Task to carry out. Please set down, exactly as written, the line containing "kingdom: Animalia" and every line after it through the end of the records.
** Material for this exercise follows **
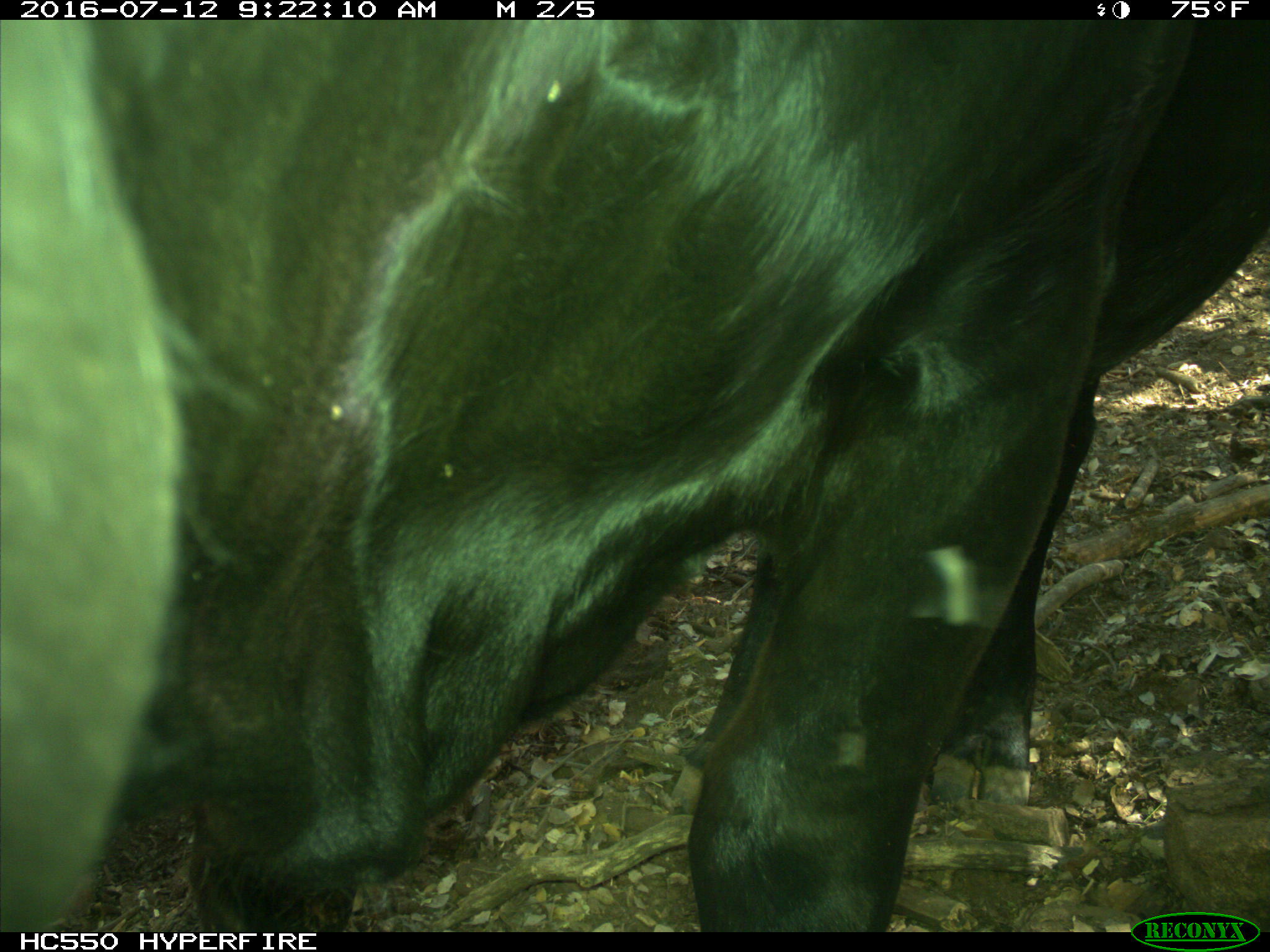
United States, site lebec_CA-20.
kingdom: Animalia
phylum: Chordata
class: Mammalia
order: Artiodactyla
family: Bovidae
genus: Bos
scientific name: Bos taurus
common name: domestic cow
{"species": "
** End of Material for this exercise **
Exercise result.
kingdom: Animalia
phylum: Chordata
class: Mammalia
order: Artiodactyla
family: Bovidae
genus: Bos
scientific name: Bos taurus
common name: domestic cow
{"species": "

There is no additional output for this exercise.